Starting at the line with "Given the objects" and going through the last of the lines below, rewrite them with "gravel path" changed to "dirt trail" and everything else kept the same.

++++++++++

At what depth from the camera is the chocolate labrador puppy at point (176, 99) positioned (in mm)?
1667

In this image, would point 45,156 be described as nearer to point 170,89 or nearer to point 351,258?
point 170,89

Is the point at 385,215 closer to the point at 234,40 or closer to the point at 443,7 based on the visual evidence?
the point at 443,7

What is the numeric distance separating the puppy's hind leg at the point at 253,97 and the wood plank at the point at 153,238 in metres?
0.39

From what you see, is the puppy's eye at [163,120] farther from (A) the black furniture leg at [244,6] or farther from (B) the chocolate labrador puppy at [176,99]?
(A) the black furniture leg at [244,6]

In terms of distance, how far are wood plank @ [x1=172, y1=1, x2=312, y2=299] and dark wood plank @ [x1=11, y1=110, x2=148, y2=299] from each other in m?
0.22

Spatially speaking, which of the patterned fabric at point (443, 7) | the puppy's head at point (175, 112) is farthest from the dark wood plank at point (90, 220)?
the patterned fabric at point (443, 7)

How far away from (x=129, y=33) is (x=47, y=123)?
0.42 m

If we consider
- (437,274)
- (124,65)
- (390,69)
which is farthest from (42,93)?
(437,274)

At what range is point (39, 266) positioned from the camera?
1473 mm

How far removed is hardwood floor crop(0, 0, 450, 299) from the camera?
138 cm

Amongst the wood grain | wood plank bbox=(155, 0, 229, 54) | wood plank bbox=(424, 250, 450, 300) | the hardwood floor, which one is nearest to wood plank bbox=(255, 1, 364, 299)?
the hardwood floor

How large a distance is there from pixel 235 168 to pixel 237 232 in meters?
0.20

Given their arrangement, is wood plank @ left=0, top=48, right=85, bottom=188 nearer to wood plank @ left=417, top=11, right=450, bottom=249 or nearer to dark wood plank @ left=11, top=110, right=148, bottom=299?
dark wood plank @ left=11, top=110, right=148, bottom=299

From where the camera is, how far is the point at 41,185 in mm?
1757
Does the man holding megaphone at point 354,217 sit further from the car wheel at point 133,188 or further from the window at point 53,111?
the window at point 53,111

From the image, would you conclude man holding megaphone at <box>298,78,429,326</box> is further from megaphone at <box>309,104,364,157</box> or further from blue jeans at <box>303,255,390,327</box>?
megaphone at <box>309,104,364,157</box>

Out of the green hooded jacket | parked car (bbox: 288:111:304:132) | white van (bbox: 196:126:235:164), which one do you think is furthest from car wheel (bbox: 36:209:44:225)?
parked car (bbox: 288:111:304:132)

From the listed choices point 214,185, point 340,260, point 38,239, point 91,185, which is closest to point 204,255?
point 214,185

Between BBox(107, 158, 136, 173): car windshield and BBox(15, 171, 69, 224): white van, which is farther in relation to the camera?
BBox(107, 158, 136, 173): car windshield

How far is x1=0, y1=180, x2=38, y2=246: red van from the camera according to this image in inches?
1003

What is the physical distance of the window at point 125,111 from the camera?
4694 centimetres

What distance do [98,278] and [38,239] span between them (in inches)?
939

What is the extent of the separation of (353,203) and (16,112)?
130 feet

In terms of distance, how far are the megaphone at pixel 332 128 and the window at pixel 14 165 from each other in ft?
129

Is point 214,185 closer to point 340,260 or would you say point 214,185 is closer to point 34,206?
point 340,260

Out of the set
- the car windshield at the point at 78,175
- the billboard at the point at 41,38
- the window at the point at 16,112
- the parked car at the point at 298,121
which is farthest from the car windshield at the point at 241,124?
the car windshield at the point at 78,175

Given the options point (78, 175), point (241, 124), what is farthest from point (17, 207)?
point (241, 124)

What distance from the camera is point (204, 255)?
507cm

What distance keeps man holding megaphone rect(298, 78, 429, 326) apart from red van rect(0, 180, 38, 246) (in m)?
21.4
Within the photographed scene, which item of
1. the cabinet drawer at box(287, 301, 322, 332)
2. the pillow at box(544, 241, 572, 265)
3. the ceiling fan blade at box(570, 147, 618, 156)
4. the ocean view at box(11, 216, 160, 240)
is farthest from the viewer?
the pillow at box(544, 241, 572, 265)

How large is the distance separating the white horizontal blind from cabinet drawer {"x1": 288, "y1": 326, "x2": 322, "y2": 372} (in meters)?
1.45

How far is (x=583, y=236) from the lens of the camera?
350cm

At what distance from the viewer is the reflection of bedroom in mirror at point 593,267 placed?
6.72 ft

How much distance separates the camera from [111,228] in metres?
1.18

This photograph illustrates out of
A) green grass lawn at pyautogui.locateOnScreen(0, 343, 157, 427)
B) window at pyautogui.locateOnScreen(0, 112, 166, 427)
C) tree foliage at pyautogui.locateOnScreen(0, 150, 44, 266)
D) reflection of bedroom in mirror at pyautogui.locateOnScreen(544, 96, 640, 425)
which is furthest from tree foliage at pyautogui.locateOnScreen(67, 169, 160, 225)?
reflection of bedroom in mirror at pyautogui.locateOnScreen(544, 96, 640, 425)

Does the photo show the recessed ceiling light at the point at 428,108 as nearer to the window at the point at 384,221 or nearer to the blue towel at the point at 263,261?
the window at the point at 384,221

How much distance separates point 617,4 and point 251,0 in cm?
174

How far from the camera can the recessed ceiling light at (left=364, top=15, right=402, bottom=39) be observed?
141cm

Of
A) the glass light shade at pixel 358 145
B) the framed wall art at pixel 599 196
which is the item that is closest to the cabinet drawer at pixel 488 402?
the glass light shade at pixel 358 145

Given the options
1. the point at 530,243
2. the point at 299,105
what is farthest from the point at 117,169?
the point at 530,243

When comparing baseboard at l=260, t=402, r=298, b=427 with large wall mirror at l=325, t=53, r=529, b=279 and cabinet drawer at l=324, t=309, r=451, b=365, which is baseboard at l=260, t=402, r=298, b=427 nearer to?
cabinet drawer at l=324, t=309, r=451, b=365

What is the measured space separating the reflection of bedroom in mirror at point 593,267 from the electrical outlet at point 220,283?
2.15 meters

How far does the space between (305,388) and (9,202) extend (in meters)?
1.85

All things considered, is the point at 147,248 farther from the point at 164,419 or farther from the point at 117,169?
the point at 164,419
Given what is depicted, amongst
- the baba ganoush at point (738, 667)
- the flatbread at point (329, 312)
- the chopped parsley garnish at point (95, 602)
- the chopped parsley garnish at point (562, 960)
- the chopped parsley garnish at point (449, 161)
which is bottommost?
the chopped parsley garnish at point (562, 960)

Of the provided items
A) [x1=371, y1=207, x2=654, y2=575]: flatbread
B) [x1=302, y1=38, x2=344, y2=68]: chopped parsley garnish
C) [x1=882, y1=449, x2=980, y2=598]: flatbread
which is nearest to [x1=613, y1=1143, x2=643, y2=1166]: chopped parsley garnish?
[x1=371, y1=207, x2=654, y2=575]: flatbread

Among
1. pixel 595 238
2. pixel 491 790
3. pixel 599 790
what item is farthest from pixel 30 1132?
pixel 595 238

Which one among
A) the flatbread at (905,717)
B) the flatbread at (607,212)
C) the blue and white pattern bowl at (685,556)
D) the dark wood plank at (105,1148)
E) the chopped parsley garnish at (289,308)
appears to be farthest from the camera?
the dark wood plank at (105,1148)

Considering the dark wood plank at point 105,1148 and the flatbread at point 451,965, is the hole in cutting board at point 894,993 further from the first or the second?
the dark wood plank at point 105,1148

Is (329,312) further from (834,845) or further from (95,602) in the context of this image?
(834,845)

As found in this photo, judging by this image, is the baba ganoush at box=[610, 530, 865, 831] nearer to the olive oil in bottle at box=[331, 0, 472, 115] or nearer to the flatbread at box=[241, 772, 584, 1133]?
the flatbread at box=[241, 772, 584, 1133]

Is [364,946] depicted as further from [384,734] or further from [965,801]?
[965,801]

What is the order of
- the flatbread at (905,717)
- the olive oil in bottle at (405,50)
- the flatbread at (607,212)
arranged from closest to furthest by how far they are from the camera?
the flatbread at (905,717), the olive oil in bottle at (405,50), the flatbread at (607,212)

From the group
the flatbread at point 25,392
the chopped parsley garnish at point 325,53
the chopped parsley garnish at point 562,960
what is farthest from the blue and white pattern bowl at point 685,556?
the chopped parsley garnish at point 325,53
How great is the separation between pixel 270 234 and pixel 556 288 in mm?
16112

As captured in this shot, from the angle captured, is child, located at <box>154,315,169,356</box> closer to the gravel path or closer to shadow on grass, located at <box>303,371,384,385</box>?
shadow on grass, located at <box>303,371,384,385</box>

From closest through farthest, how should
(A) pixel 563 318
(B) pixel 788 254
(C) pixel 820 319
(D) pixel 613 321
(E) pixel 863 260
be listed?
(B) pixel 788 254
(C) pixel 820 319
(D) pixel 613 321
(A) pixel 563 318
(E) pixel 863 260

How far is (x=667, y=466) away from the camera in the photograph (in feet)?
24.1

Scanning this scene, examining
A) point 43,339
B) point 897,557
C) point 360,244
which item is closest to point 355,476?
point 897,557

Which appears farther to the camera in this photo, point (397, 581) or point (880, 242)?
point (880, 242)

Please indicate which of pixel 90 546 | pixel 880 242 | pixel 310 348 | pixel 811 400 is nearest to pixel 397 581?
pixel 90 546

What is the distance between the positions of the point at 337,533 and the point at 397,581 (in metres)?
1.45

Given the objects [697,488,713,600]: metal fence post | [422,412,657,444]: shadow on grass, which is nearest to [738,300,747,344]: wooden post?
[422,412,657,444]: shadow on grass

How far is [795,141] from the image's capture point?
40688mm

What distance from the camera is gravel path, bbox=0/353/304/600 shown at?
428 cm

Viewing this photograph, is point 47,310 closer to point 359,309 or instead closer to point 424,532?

++++++++++

→ Solution for this exercise:
Given the objects [697,488,713,600]: metal fence post | [422,412,657,444]: shadow on grass, which is nearest to [738,300,747,344]: wooden post?
[422,412,657,444]: shadow on grass

How far is [795,141] from the image's capture point?
40688mm

What distance from the camera is dirt trail, bbox=0/353/304/600 shown at?
428 cm

Viewing this photograph, is point 47,310 closer to point 359,309 or instead closer to point 424,532?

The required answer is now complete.